An assessment of the consequences of mergers and acquisitions require an analysis of not only the shareholder values,
but also of values accruing to other participating agents as suggested in this IFR proposal. Being tied into an indefinite
term contract and the imperfections of corporate governance, shareholders may not be able to capture all or even
most of the ex-post benefits of value-enhancing mergers and acquisitions; these benefits leak out to corporate managers
through holes in corporate governance, and to other agents through periodic negotiations under uncertainty and market
imperfections. Yet, the shareholders are left holding the bag when a merger turns out to be value depleting. Corporate
executives, labor, customers, vendors and the community may capture significant shares in value enhancements from
mergers, and bear only a smaller fraction of value depletions. Perhaps we cannot know for sure without careful
empirical analysis of the extensive value of the firm and implementing IFR.
7. CONCLUDING REMARKS
This paper presents a theoretical rationale and framework for expanding or supplementing the current version of
financial reporting systems in various economies under the label of Integrated Financial Reporting for business and
non-business organizations. IFR, modeled on the lines of national income accounts (NIA), is distinguished from
financial reporting in two key respects :
(1) expanding its focus to include resource flows to and from shareholders as well as other participants, and
(2) shifting he focus from gross resource flows to net (economic) surplus accruing to each participant or class of
participants. The value of the firm to each participant would be the capitalized value of the net resource flows to each
participant, and the value of the firm as a whole will be the sum of its value of all participants.

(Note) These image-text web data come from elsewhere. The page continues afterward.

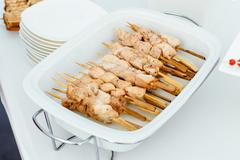 Salmon kebabs only fish on wooden skewers Stock Photos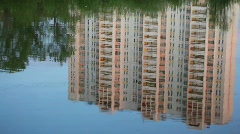 Building reflected in water Stock Footage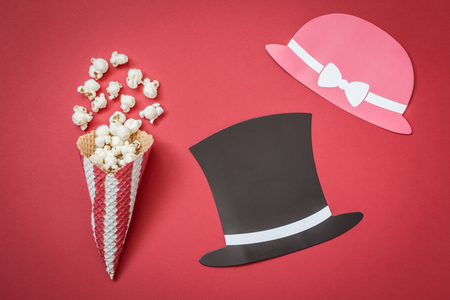 Flat lay of cone and popcorn with man and woman paper prop hats on red background minimal movie theater concept Reklamní fotografie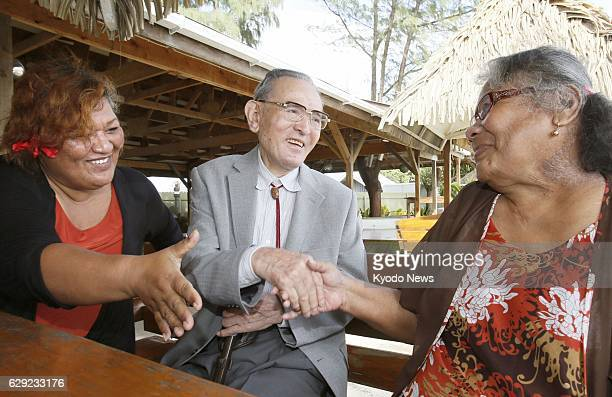 MAJURO Marshall Islands Nerje Joseph a Marshallese survivor of the 1954 powerful nuclear test by the United States at Bikini Atoll shakes hands with...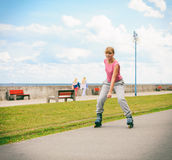 Active young woman rollerskating outdoor. Stock Image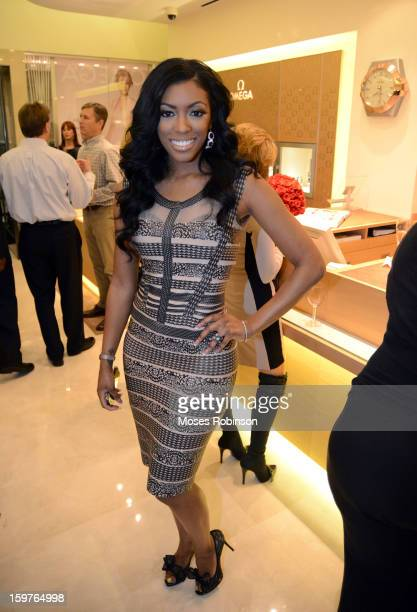 Porsha Stewart attends the OMEGA boutique opening at Phipps Plaza on January 17 2013 in Atlanta Georgia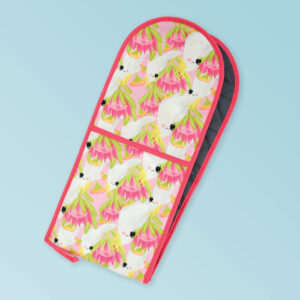 Insulated double oven mitts with a pink cockatoo pattern on the fabric and a dark pink edging..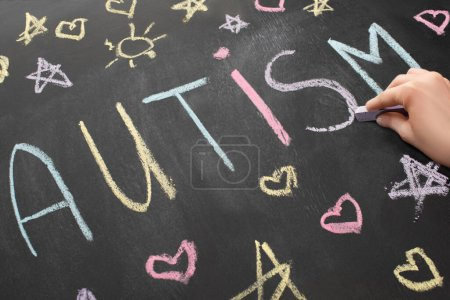 Photo for Partial view of woman writing word autism on chalkboard - Royalty Free Image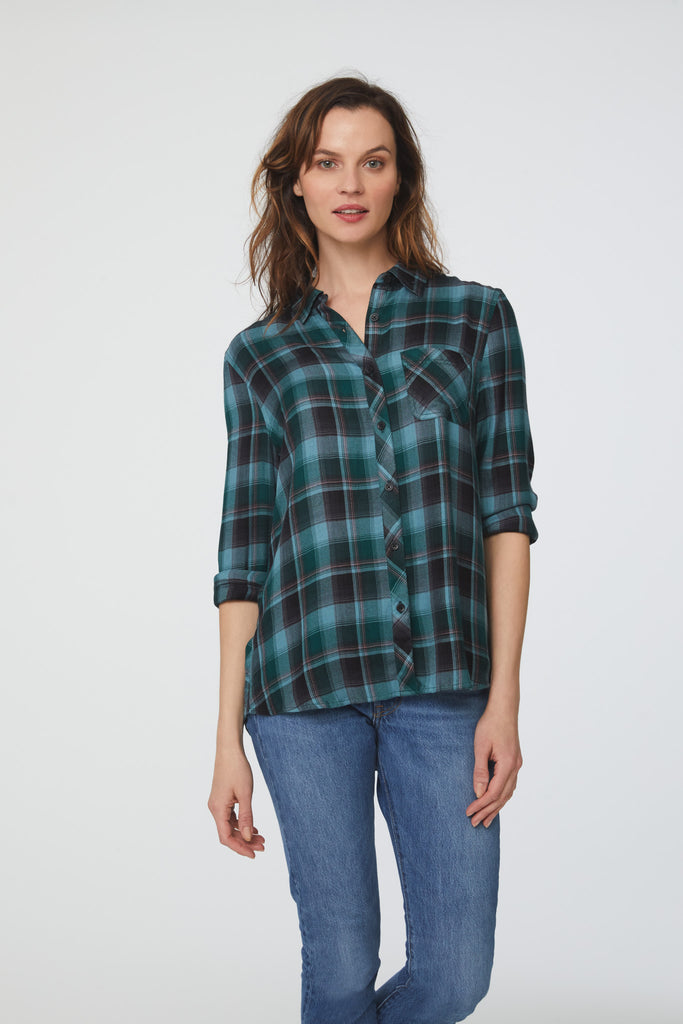 woman wearing a long sleeve, button-down, green-blue plaid shirt with single chest pocket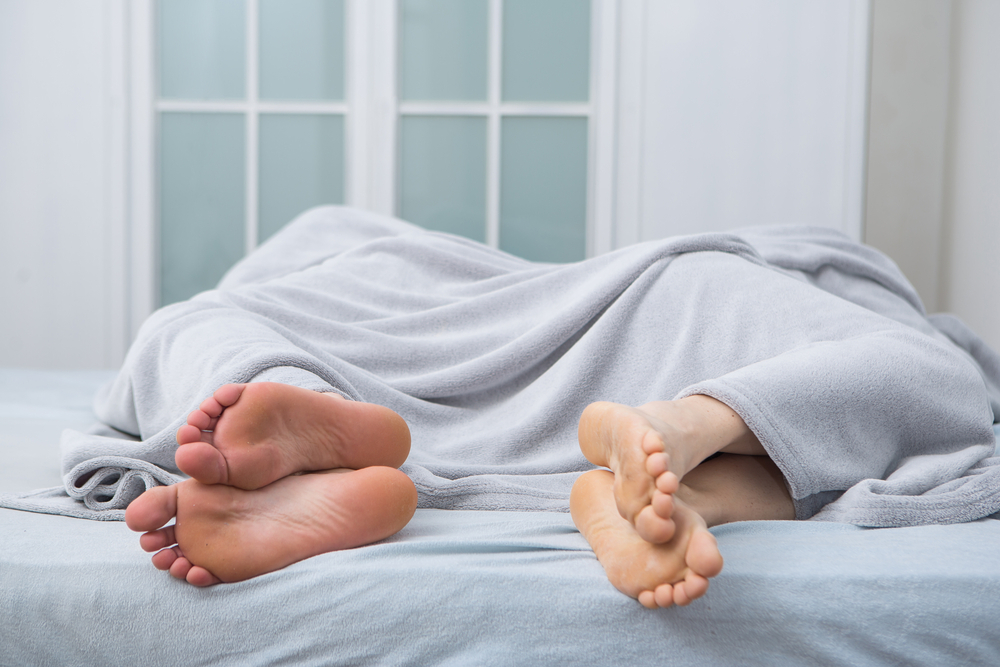 An Image of Couple sleeping apart to support an Article on Tips for Vasectomy Recovery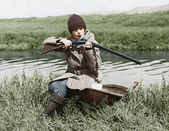 Female hunter with gun near river — Stock Photo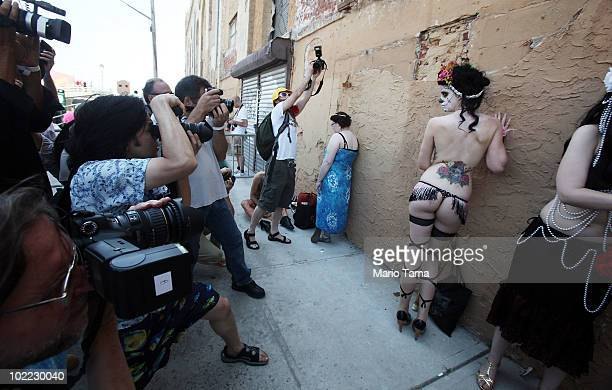 Photographers take pictures of a participant waiting to march in the 2010 Mermaid Parade at Coney Island June 19 2010 in the Brooklyn borough of New...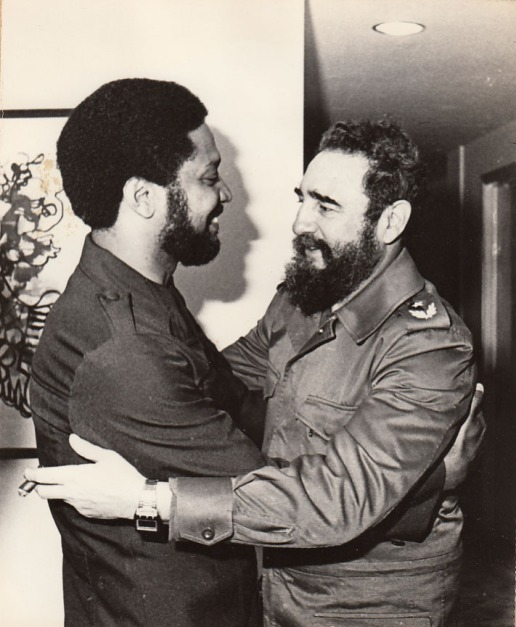 Maurice Bishop being embraced by Fidel Castro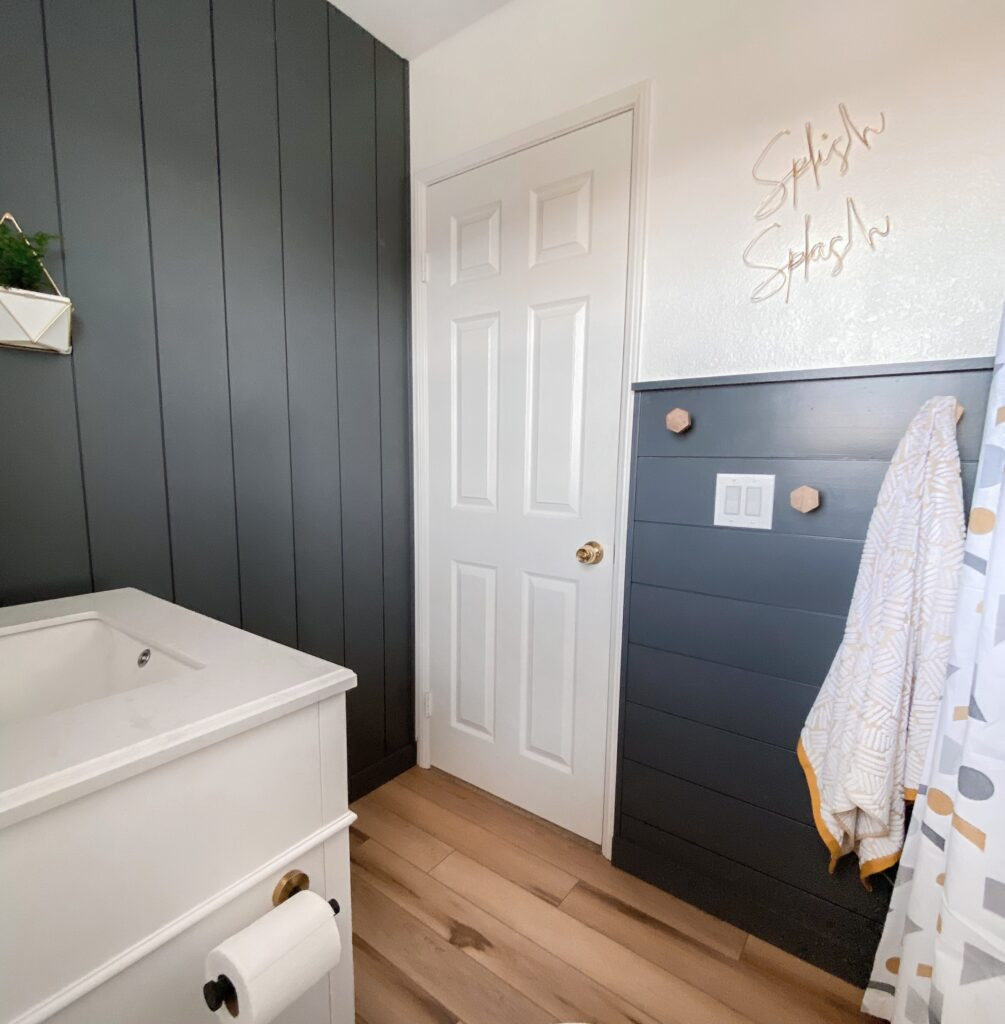 Kids Bathroom by popular San Diego interior design blog, Domestic Blonde: image of a remodeled kids bathroom with a grey shiplap wall, white vanity, light wood flooring, and abstract shape shower curtain.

Such an integrated system of reporting will furnish better data for corporate, governance, regulatory, and macroeconomic decision making. Since the value of organizations to participants other than shareholders is not a part of the
current system of reporting, many corporate and policy decisions are less efficient since they are based on unnecessarily
incomplete information. The development of NIA during the first half of the twentieth century helped make a quantum
jump in macro-economic management. Similar gains can be expected from IFR in corporate, regulatory as well as macroeconomic domains.
Much remains to be done beyond the theoretical framework outlined here. Expansion for the reporting perspective to a
broader class of resource flows, including externalities, presents many challenges of measurement and estimation.
National income accounting deals with similar difficult challenges, and the development of IFR should not be hindered
by letting the pursuit of perfection become the enemy of good.